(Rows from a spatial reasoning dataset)

* * * * * * *

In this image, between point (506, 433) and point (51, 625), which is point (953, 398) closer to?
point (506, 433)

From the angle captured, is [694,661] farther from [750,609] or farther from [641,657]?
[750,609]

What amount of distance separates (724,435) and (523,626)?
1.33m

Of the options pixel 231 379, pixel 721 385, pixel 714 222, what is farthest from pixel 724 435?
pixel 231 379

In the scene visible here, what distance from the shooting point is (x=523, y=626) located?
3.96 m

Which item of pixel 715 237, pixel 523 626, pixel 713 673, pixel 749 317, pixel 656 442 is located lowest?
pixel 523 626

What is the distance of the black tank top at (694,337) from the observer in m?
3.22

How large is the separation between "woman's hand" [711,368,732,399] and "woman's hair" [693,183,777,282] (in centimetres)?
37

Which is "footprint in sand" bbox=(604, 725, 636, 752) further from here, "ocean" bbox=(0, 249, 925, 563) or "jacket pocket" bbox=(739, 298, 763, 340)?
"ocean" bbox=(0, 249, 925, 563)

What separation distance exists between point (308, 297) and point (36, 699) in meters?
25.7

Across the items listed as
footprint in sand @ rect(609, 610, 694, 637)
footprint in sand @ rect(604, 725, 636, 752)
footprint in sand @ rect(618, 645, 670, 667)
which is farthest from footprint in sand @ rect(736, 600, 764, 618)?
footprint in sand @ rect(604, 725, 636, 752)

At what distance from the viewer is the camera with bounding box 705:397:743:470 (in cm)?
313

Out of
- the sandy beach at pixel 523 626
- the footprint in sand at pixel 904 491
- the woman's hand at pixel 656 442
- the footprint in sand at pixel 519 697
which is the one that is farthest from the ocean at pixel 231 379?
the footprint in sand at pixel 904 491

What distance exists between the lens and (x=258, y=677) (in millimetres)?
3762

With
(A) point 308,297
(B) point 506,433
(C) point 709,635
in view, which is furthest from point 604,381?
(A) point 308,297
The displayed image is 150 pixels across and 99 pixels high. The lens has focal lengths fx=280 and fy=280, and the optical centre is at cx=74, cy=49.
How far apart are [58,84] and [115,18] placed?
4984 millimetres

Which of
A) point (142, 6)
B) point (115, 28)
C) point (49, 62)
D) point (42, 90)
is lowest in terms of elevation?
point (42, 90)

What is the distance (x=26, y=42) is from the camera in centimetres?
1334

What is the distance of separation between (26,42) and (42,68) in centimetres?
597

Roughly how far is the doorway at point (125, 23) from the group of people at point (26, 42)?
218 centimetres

* * * * * * *

Rewrite all of the material above, putting "most distant" wherever "farthest" appears and keeping everything else the same.

| Task output |
In this image, between point (506, 433) and point (51, 625), which is point (953, 398) closer to?
point (506, 433)

From the angle captured, is [694,661] farther from [750,609] or farther from [641,657]?
[750,609]

What amount of distance separates (724,435) and (523,626)?
1.33m

Of the options pixel 231 379, pixel 721 385, pixel 714 222, what is most distant from pixel 724 435?
pixel 231 379

In the scene visible here, what distance from the shooting point is (x=523, y=626) located?
3.96 m

Which item of pixel 715 237, pixel 523 626, pixel 713 673, pixel 749 317, pixel 656 442 is located lowest?
pixel 523 626

What is the distance of the black tank top at (694,337) from the observer in m?
3.22

How large is the separation between "woman's hand" [711,368,732,399] and "woman's hair" [693,183,777,282] (in centimetres)?
37

Which is "footprint in sand" bbox=(604, 725, 636, 752) further from here, "ocean" bbox=(0, 249, 925, 563) or "jacket pocket" bbox=(739, 298, 763, 340)?
"ocean" bbox=(0, 249, 925, 563)

What separation distance exists between point (308, 297) and point (36, 699) in meters?
25.7

Across the items listed as
footprint in sand @ rect(609, 610, 694, 637)
footprint in sand @ rect(604, 725, 636, 752)
footprint in sand @ rect(618, 645, 670, 667)
which is most distant from footprint in sand @ rect(736, 600, 764, 618)?
footprint in sand @ rect(604, 725, 636, 752)

At what distance from the viewer is the camera with bounding box 705:397:743:470 (in cm)?
313

Out of
- the sandy beach at pixel 523 626
- the footprint in sand at pixel 904 491
- the woman's hand at pixel 656 442
- the footprint in sand at pixel 519 697
which is the one that is most distant from the ocean at pixel 231 379?
the footprint in sand at pixel 904 491

What distance exists between the lens and (x=258, y=677) (in millimetres)?
3762

With
(A) point 308,297
(B) point 506,433
(C) point 709,635
in view, which is furthest from point 604,381?
(A) point 308,297
The displayed image is 150 pixels across and 99 pixels high. The lens has focal lengths fx=280 and fy=280, and the optical centre is at cx=74, cy=49.
How far apart are [58,84] and [115,18] placed?
4984 millimetres

Which of
A) point (142, 6)
B) point (115, 28)
C) point (49, 62)
D) point (42, 90)
is lowest in terms of elevation?
point (42, 90)

What is the distance (x=26, y=42) is from the camera in centimetres?
1334

What is the distance of separation between (26,42) and (42,68) in centimetres?
597

Roughly how far is the doorway at point (125, 23) from the group of people at point (26, 42)?
218 centimetres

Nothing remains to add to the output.